By Emma Farge

GENEVA (Reuters) – More attention needs to be given to COVID-19 patients outside of hospitals where care workers are often poorly-equipped and the sick are dying alone, representatives from Medicins Sans Frontieres (MSF) in Italy and Spain said on Monday.

Infection rates of the respiratory disease are beginning to slow in two of the worst-hit countries which have together accounted for more than 20% of over 1.2 million cases in the global pandemic, according to World Health Organization data.

Staff for the medical charity said the slight easing in the case-load was allowing them to begin to grapple with the scale of the contagion and deaths at nursing homes and individual homes which are often not covered by official figures.

“We suffered very much because of over-inflated attention to hospitals,” Dr Chiara Lepora, MSF project coordinator in Italy’s Lodi province in Lombardy told journalists in Geneva in a briefing about “challenges from the field”.

“When the number of cases is overwhelming compared to resources, it is necessary to put in place and develop and sustain a number of alternatives.”

She said it was not yet possible to say how many had died outside of hospitals, but added more than half of suspected COVID-19 patients in some areas never went there.

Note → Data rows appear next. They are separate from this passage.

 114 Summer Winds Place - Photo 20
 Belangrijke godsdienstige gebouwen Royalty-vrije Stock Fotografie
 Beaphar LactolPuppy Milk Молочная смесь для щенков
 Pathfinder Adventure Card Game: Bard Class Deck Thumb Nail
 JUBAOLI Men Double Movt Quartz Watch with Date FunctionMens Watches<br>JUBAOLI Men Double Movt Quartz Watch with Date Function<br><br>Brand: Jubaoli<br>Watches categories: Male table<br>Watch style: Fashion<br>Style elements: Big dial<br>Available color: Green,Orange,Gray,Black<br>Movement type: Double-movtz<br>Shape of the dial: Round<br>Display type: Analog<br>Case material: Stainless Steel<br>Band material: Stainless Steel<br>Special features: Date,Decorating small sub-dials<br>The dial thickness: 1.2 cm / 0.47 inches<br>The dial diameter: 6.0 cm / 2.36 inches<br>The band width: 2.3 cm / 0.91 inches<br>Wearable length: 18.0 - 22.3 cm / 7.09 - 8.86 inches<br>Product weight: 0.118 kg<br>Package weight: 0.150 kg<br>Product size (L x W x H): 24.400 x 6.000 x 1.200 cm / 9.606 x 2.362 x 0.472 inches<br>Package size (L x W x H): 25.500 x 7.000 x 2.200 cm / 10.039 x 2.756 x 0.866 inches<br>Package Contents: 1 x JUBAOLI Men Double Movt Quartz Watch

Of the nursing homes MSF visited, there was a mortality rate of 10-30% among residents, she said. While it has not been possible to confirm what they died of amid test shortages, this matched the COVID-19 mortality rate for those age groups.

Staff infection rates in the same facilities were 30-50%. It was not immediately clear how that percentage compares with hospitals. More than 4,000 Italian health workers have contracted the virus.

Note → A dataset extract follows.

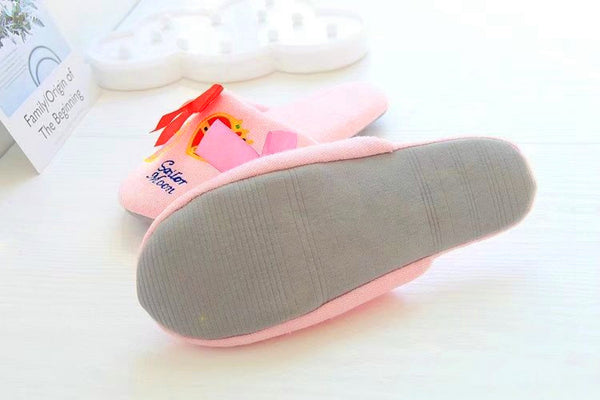 Sailor Moon Butterfly Slippers PN0378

“We really, really call for every other (place) … that has not yet seen this tragedy unfolding to be more prepared and protect the staff working in nursing homes,” she said.

MSF has about 30 staff in Italy and is helping the government.

“We need to focus on nursing homes where people have no training and there is not the same level of medical care,” said MSF’s Luis Encinas, medical coordinator for its 65-person Spanish mission. Spain has over 12,000 infected health workers.

“Old people are dying alone in hospitals but also in nursing homes without the company of loved ones and in terms of dignity that is one of the key lessons learned,” he said.

Processes also need to be adapted immediately to allow loved ones to say goodbye to COVID-19 patients under protocols to reduce infection risks, he said.